Major protests against cuts in unemployment assistance
In regular weekly demonstrations over July and August 2004, tens of thousands of people have taken to the streets in cities across Germany to protest against the so-called Hartz IV law. This legislation, which will come into effect in January 2005, will effectively abolish the current unemployment assistance by replacing it with a new so-called 'unemployment benefit II'. The new benefit will no longer be tied to the former income of the recipient but will be around the same flat-rate level as the current social assistance benefit.
In what have become regular weekly demonstrations, tens of thousands of people have taken to the streets in cities across Germany to protest against the 'Hartz IV' labour market reform law (Viertes Gesetz für moderne Dienstleistungen am Arbeitsmarkt) (DE0401205F) and especially against the introduction of a new 'unemployment benefit II' (Arbeitslosengeld II).
Unemployment assistance (Arbeitslosenhilfe), unlike unemployment benefit (Arbeitslosengeld), is financed not by social insurance contributions but by the federal government from general tax revenues. It is means-tested and currently amounts to 53% of previous net income or, if the recipient has a child, to 57%. However, with effect from 1 January 2005, unemployment assistance will be merged with the general social welfare assistance scheme (Sozialhilfe) to create 'unemployment benefit II', and thus effectively abolished in its current form. The new benefit will be no longer related to the former income of the recipients. Instead it will be fixed at the level of the current social welfare benefit which is EUR 345 per month in western Germany and EUR 311 in eastern Germany, plus additional payments for children and 'reasonable' costs for housing and heating. The new unemployment benefit II will apply to all recipients of the current unemployment assistance and all recipients of social welfare assistance who are considered fit to work. Both benefits require an eligibility test to determine whether the claimant is in need of financial assistance. This means test includes the income and assets of spouse or partner. Compared with current practice, the means test will be further tightened to include - amongst other points - private old-age pension provisions above a certain minimum.

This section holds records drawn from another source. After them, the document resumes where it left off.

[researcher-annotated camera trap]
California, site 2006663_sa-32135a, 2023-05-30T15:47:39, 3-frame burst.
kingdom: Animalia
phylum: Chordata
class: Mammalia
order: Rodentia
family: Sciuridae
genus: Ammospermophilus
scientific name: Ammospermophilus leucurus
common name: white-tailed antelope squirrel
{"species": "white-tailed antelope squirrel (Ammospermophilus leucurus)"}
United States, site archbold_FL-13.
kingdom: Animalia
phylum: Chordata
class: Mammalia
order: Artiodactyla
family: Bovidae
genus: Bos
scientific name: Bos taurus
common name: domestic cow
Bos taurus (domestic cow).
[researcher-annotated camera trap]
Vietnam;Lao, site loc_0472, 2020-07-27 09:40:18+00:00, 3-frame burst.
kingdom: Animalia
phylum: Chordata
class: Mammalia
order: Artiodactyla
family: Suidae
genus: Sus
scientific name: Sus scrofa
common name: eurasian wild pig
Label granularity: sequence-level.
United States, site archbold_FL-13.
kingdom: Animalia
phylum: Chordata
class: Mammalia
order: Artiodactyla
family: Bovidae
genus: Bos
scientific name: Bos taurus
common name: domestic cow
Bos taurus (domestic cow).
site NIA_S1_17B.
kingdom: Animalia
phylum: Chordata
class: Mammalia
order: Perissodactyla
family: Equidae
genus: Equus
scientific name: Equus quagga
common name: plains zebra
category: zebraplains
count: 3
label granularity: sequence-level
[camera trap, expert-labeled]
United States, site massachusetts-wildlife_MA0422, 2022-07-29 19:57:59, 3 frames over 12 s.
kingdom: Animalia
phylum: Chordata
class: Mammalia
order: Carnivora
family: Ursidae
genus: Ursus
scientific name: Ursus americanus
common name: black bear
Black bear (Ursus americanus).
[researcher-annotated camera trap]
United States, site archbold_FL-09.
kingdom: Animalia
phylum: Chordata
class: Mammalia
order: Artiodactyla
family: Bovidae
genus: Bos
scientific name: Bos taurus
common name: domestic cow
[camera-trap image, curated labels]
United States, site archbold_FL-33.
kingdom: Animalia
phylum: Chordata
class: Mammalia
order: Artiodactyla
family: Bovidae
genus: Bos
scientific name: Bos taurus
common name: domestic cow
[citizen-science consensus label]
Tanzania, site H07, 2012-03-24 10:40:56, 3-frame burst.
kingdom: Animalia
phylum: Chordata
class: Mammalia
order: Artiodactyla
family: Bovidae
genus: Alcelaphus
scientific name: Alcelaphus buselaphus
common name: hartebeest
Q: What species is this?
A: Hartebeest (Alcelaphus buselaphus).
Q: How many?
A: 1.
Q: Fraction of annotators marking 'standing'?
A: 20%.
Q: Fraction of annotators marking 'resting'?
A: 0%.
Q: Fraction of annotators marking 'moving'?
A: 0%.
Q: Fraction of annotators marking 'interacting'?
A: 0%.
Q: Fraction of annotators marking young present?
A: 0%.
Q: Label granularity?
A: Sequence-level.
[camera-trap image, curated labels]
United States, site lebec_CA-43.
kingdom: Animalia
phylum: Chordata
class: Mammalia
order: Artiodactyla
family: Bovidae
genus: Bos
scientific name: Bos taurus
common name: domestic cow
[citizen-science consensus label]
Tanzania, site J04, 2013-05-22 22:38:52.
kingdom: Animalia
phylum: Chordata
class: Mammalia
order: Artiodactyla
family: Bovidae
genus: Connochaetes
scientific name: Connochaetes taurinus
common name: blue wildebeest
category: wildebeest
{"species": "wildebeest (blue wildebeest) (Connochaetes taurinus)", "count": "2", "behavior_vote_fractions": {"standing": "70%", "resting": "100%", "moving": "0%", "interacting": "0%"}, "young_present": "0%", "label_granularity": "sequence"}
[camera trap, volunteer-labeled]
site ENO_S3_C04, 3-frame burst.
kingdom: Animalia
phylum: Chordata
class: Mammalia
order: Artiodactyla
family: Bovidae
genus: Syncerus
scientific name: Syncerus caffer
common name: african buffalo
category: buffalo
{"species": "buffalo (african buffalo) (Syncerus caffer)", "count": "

The Federal Employment Agency (Bundesagentur für Arbeit, BA) reported that in July 2004 there were about 4.4 million registered unemployed people, of whom about 50% received unemployment assistance. At the same time BA reported only 300,000 registered vacancies.
The new protests were triggered by the fact that in July 2004 the BA sent out a 16-page questionnaire to the current recipients of unemployment assistance in order to test their eligibility for the new benefit. This made many people aware of the forthcoming law changes and raised fears among unemployed people that they could either lose their benefits or receive reduced payments. Others who are still in employment became aware of what they could lose if they became unemployed.
Demonstrations started at the end of July 2004 in a few cities in eastern Germany and since then have spread throughout Germany. The largest demonstrations have taken place in eastern Germany, where the unemployment rate in some areas is well over 20%, and where the new law is likely to hit hardest.
The federal government defended the new law, stating that it was necessary and pointed to the fact that the new provisions had been part of a major cross-party compromise on tax and labour market policy (DE0311101N) between the governing coalition of the Social Democratic Party (Sozialdemokratische Partei Deutschlands, SPD) and Alliance 90/The Greens (Bündnis 90/Die Grünen) and the main opposition parties - the Christian Democratic Union (Christlich Demokratische Union, CDU), Christian Social Union (Christlich Soziale Union, CSU) and the Free Democratic Party (Freie Demokratische Partei, FDP).
The federal government announced that it would provide public funds so as to be able to offer a fifth of long-term unemployed people a so-called 'one-euro job'. The Hartz IV law specifies that long-term unemployed people can be required to do work which is considered to be for the public good - such as work in public gardens or care for the elderly, and in return be paid an extra EUR 1 to EUR 2 per hour, which they can keep on top of their 'unemployment benefit II'. This provision, however, is currently the focus of much controversy. Whereas some charities have announced that they could provide several thousands of these jobs, there is concern - not only among trade unions - that this may lead to the loss of regular jobs in these sectors.
With regard to the protests, the Confederation of German Employers' Associations (Bundesvereinigung der Arbeitgeberverbände, BDA) has stated that it supports the Hartz IV law in principle, but accuses the government of 'false labelling'. It argues that the government should have been clearer right from the start about the fact that 'unemployment benefit II' is only a social welfare benefit for those in need and has nothing to do with national unemployment insurance.
The executive council of the Confederation of German Trade Unions (Deutscher Gewerkschaftsbund, DGB) has issued a statement in which it renews its criticism, in particular of the new legal provision that recipients of 'unemployment benefit II' will have to accept every legal job offered to them, regardless of whether or not the pay is based on or related to collectively agreed rates. The DGB executive declared that it would not to call on workers to participate in the demonstrations, especially if these protests were to be misused as a platform for party politics. However, regional organisations of DGB and some affiliated trade unions, such as the United Services Union (Vereinte Dienstleistungsgewerkschaft, ver.di), have continued to support the local demonstrations.